[ROWS start]
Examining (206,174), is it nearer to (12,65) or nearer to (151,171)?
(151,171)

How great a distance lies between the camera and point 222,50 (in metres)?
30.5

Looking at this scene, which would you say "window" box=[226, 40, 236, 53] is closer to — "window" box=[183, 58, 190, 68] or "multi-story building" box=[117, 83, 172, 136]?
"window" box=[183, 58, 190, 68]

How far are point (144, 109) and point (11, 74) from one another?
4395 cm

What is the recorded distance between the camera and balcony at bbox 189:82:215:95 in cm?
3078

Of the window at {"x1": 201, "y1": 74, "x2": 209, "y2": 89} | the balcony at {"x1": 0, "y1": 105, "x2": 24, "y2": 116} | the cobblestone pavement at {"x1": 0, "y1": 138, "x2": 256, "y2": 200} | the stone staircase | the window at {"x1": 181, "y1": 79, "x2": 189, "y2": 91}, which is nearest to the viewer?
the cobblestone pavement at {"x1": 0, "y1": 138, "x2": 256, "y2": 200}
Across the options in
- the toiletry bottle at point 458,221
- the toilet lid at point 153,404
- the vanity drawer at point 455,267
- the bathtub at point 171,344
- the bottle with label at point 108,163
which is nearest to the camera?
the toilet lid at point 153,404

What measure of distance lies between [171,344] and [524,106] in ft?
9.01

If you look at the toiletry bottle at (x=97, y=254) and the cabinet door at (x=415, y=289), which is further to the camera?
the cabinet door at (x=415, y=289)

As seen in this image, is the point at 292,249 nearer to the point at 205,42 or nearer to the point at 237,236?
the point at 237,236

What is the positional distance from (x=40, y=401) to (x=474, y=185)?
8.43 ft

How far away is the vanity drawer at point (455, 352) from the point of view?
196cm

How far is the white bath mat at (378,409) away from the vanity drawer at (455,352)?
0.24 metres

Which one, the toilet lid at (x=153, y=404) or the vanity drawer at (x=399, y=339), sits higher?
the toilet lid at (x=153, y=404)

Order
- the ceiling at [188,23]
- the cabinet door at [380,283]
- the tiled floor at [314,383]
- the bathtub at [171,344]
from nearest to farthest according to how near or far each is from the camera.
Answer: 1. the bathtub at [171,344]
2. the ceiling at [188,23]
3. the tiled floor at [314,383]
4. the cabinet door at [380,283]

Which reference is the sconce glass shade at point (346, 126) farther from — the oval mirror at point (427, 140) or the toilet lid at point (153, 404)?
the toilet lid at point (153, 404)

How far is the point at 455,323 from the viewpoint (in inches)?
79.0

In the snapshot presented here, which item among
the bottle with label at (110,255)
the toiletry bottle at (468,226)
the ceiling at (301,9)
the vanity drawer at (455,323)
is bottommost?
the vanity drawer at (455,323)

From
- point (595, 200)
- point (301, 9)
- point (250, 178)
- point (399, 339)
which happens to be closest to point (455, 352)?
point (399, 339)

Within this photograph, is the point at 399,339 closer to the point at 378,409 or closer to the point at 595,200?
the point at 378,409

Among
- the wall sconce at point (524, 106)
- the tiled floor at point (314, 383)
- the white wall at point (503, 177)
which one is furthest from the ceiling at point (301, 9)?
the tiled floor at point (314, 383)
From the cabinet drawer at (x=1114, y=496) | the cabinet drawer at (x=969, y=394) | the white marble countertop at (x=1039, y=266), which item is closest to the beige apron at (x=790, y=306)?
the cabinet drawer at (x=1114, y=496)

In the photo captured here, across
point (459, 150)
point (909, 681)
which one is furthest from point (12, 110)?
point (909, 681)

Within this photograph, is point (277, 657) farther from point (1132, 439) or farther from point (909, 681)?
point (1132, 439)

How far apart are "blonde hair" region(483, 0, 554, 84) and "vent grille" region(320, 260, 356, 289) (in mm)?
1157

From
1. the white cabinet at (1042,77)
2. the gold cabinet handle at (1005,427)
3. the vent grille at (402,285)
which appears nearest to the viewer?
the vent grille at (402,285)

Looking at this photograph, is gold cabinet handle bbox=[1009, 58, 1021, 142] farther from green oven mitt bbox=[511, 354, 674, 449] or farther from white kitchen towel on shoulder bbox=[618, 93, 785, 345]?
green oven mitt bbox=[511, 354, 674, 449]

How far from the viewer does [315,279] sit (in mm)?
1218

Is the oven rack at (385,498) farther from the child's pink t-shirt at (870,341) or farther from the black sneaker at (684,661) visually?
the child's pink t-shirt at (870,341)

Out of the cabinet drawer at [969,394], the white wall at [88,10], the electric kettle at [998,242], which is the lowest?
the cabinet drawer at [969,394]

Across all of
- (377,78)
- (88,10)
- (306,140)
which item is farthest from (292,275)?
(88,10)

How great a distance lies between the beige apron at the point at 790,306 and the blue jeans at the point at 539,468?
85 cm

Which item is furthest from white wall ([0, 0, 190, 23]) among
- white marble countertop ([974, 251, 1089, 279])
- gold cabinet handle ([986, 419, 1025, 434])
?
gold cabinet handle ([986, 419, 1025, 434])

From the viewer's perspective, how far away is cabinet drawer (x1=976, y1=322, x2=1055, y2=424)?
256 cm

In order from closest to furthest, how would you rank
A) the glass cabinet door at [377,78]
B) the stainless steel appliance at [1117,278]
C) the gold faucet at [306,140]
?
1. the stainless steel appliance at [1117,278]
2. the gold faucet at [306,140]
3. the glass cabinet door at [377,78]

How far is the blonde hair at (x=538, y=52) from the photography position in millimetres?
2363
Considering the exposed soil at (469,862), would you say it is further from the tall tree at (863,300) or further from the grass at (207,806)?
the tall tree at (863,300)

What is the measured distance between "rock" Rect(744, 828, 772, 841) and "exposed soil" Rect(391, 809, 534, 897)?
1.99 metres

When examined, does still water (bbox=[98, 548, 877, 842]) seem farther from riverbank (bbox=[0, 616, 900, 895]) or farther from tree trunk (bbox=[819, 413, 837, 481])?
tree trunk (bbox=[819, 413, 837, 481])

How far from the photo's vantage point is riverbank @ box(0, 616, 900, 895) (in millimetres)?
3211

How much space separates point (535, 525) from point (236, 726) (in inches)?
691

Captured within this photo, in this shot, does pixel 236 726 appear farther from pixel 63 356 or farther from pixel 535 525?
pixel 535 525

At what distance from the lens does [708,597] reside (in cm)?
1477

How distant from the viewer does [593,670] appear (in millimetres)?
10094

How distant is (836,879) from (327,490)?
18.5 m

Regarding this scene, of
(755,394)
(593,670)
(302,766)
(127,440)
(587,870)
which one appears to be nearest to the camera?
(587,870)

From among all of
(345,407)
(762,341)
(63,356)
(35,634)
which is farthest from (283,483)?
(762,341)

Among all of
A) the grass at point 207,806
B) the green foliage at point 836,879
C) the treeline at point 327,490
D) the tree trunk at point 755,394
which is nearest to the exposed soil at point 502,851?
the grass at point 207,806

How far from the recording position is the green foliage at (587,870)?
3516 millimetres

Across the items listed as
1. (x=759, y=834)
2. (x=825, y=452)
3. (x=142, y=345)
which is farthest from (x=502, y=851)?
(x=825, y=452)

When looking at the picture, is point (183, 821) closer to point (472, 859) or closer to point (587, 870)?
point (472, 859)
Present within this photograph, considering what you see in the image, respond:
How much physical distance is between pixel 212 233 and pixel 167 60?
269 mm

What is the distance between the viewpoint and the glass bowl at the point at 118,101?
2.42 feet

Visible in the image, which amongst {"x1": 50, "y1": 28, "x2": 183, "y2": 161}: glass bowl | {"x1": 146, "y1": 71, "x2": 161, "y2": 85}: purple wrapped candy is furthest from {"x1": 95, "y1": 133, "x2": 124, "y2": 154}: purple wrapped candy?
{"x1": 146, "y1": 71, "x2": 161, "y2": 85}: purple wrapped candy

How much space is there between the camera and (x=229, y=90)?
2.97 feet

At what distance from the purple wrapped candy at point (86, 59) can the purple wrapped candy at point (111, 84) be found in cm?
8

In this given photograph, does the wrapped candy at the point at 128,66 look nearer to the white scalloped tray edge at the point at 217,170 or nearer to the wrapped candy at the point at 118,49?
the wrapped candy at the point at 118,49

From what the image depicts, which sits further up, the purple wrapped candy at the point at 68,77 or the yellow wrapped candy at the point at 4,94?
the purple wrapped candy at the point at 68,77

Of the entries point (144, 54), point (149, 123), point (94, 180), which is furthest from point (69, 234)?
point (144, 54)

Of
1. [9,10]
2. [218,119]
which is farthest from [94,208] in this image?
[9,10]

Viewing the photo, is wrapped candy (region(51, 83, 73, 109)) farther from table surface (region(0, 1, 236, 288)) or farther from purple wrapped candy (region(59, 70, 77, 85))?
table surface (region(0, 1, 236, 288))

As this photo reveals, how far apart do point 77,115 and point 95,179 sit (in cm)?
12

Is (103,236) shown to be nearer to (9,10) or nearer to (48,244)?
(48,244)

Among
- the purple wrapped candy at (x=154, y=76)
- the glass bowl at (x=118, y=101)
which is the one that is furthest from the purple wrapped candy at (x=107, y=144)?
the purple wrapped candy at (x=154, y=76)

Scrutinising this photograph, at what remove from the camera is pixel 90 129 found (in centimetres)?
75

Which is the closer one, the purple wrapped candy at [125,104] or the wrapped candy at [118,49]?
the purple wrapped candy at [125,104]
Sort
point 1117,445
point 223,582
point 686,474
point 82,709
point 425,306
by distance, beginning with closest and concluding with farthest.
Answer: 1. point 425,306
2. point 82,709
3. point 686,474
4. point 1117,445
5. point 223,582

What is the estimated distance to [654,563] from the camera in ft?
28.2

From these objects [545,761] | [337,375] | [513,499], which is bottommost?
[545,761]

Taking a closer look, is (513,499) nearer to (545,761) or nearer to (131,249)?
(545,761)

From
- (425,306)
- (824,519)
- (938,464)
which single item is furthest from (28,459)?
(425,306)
[ROWS end]
WHAT TO PRODUCE - Repeat exactly, and only, the lines from the one containing "Viewing the photo, is" through the end of the material.

TASK ANSWER -
Viewing the photo, is wrapped candy (region(51, 83, 73, 109)) farther from table surface (region(0, 1, 236, 288)) or farther from purple wrapped candy (region(59, 70, 77, 85))?
table surface (region(0, 1, 236, 288))

As this photo reveals, how far apart do point 77,115 and point 95,179 sit (in cm)?
12

Is (103,236) shown to be nearer to (9,10) or nearer to (48,244)?
(48,244)

Among
- the purple wrapped candy at (x=154, y=76)
- the glass bowl at (x=118, y=101)
which is the one that is furthest from the purple wrapped candy at (x=107, y=144)?
the purple wrapped candy at (x=154, y=76)

Scrutinising this photograph, at what remove from the camera is pixel 90 129 found (in centimetres)?
75

Which is the closer one, the purple wrapped candy at [125,104] or the wrapped candy at [118,49]?
the purple wrapped candy at [125,104]
Sort
point 1117,445
point 223,582
point 686,474
point 82,709
point 425,306
by distance, beginning with closest and concluding with farthest.
Answer: 1. point 425,306
2. point 82,709
3. point 686,474
4. point 1117,445
5. point 223,582

What is the estimated distance to [654,563] from the camera in ft?
28.2

From these objects [545,761] | [337,375] | [513,499], which is bottommost?
[545,761]

Taking a closer look, is (513,499) nearer to (545,761) or nearer to (131,249)?
(545,761)

From
- (425,306)
- (824,519)
- (938,464)
which single item is furthest from (28,459)?
(425,306)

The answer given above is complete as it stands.